O’Sickey took the Best Painting award in the 1962 May Show at the Cleveland Museum of Art (CMA). He and would capture the same honor in back-to-back May Shows in 1964 and ’65, and again in 1967. The remarkable thing, noted the Plain Dealer’s Helen Borsick, was that he accomplished this sweep in a variety of painterly styles, even using that most hackneyed of subjects, flowers. “The subject doesn’t matter,” he told her, “what the artist brings to it is the important thing.” O’Sickey’s garden and landscape paintings were big and bold, eschewing delicate detail in favor of vitality and impact. The great art collector and CMA benefactor Katherine C. White, standing before one of O’Sickey’s vivid garden paintings, compared the sensation to “being pelted with flowers.”
Though he might represent an entire blossom with one or two smudged brush strokes or a stem with a simple sweep of green, O’Sickey rejected the moniker of Impressionist—or Pointillist or Abstract painter or Expressionist. “My work,” he said, “is a direct response to the subject. I believe in fervor and poetic metaphor. I try to make each color and shape visible and identifiable within the context of surrounding colors and shapes. A yellow must hold its unique quality from any another yellow or surrounding color, and yet read as a lemon or an object, by inference. It does not require shading or modeling—the poetic evocation is part of the whole.”
“The subject,” O’Sickey used to tell his students at Kent State University, where he taught painting from 1964 to 1989, “has to be seen as a whole and the painting has to be structured to be seen as a whole.” He liked to think of it as “a process of controlled rapture.”
When, in the 1960s, fond childhood memories drew him to the zoo, he found himself responding to the caged animals in their lonely dignity (or indignity) with sharp-edged, almost silhouette-like forms that evoked Matisse’s paintings and cut-paper assemblages. One observer was left with the impression that the artist had “looked at these animals, past daylight and into dusk when they lose their details in shadow and become pure shapes, with eyes that are seeing the viewer rather than the other way around. This is a world of shape and essence,” wrote Helen Borsick. “All is simplification.”
O’Sickey attributed his ability to capture his subjects with just a few strokes—in an almost iconographic way—to a rigorous exercise he had imposed upon himself over a period of several months. Limiting his tools to a large No. 6 bristle brush and black ink, he set himself the task of drawing his pet parakeet and the other small objects in its cage (cuttlebone, feeding dish, tinkling bell) hundreds of times. The exercise gave him “invaluable insights into painting. . . . Because of the crudity of the medium, every part of these drawings had to be an invention and every mark had to have its room and clarity.” Then he began adding one color at a time—“still with the same brush and striving for the same clarity”—and headed off to the zoo where “the world opened up to me. I learned how little it took to express the subject.”
Born in Detroit at the close of the First World War, O’Sickey grew up in St. Stanislaus parish near East 65th and Fleet on Cleveland’s southeast side. (The apostrophe was inserted into the family’s proud Polish name by a clerk at Ellis Island.) An early interest in drawing and painting may have been kindled by the presence on the walls of Charles Dickens Elementary School, one of only three grade schools in the district with a special focus on the arts, of masterful watercolors by such Cleveland masters as Paul Travis, Frank N. Wilcox and Bill Coombes.

Written problem 1: Count the lines in the records below that contain the string "between", where case counts. Give only the number.

Available records:
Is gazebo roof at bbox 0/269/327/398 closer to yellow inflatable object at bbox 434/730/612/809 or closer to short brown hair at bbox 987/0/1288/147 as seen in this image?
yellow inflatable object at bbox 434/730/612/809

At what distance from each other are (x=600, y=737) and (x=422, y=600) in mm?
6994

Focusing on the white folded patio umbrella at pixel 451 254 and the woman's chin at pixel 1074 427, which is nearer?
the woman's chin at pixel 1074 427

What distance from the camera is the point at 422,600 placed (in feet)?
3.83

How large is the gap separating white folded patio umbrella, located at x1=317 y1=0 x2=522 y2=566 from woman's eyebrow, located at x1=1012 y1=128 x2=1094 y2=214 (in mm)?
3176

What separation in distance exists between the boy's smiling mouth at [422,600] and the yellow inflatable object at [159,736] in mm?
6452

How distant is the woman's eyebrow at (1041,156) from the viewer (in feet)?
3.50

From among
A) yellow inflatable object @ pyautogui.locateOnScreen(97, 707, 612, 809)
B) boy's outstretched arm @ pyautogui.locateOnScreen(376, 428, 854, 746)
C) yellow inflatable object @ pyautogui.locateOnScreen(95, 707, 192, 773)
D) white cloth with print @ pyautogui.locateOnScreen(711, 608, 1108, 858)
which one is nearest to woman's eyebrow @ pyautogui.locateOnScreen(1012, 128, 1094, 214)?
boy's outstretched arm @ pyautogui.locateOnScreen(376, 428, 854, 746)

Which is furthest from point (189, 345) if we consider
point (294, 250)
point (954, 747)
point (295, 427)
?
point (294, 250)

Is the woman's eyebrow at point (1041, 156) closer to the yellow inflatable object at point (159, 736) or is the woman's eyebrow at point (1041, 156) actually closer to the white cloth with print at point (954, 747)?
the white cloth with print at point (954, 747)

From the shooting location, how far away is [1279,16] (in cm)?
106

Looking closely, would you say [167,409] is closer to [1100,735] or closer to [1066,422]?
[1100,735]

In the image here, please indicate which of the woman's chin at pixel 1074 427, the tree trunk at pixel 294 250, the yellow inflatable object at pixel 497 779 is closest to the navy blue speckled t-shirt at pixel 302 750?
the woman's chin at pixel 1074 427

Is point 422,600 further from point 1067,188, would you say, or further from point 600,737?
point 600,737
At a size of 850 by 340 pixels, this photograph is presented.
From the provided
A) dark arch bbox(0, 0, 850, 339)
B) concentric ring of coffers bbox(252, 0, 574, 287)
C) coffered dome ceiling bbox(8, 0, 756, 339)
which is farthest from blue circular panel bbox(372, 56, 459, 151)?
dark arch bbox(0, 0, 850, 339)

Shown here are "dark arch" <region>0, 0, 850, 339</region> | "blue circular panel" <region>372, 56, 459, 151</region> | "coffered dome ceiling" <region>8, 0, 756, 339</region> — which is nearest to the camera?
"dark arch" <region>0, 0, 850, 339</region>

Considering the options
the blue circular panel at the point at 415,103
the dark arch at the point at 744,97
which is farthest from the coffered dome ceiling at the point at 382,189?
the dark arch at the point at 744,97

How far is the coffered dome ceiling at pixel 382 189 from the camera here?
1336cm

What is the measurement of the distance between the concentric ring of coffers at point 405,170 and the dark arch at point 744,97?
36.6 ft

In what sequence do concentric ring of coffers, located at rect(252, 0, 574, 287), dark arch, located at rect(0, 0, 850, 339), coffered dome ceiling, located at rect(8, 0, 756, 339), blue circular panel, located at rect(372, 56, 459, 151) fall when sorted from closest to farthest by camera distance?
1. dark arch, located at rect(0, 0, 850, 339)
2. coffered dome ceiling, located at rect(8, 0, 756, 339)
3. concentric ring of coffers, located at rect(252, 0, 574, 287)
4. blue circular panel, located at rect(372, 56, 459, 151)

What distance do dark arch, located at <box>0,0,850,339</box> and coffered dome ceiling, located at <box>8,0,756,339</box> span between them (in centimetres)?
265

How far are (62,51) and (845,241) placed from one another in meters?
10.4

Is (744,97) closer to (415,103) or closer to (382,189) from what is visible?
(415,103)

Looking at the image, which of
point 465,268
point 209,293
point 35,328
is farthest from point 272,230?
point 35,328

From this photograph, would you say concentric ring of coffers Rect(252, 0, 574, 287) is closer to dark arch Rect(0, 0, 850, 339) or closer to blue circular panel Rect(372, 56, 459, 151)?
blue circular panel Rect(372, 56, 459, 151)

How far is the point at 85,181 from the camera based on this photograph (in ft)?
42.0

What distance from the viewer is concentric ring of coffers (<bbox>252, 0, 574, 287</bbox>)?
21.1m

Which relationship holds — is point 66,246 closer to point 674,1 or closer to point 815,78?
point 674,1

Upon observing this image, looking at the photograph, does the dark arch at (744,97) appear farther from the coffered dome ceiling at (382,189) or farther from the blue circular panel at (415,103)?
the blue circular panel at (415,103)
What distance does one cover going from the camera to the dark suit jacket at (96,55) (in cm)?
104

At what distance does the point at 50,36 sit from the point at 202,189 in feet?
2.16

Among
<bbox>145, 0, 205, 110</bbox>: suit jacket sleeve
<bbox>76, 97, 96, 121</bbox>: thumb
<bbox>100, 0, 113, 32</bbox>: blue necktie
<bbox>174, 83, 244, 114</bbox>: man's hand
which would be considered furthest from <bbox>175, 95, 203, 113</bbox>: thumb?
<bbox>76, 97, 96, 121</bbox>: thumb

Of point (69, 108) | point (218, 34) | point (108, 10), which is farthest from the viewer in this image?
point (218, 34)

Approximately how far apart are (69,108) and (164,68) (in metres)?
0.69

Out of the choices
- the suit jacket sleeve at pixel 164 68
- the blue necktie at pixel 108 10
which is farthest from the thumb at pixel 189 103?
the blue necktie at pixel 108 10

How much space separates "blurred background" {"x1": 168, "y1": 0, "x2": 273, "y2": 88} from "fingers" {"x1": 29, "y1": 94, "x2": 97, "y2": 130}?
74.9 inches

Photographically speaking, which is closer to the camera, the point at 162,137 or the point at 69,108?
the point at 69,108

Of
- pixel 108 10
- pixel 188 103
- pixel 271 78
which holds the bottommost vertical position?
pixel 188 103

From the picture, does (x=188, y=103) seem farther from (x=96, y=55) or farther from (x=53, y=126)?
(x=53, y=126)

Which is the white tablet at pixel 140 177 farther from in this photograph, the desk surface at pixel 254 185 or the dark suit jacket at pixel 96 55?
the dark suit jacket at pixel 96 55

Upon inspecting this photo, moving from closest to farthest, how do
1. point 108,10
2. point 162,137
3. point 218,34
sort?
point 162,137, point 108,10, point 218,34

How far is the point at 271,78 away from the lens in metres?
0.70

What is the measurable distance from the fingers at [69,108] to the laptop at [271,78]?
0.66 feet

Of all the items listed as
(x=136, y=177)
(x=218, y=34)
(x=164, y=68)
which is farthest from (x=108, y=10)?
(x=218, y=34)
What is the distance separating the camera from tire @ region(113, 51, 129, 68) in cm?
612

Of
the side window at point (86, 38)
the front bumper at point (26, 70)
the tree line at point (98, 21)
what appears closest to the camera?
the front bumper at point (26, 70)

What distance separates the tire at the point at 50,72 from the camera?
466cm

Written problem 2: Do the following statements agree with the text on O’Sickey? Answer each with yes or no and quote the deciding words. (a) O’Sickey taught painting at Kent State University from 1964 to 1989. (b) O’Sickey accepted the label of Impressionist. (c) In his parakeet exercise he worked with a large No. 6 bristle brush and blue ink.

Full response 1: 3

Full response 2:
(a) Yes: "where he taught painting from 1964 to 1989"
(b) No: "O’Sickey rejected the moniker of Impressionist"
(c) No: "Limiting his tools to a large No. 6 bristle brush and black ink"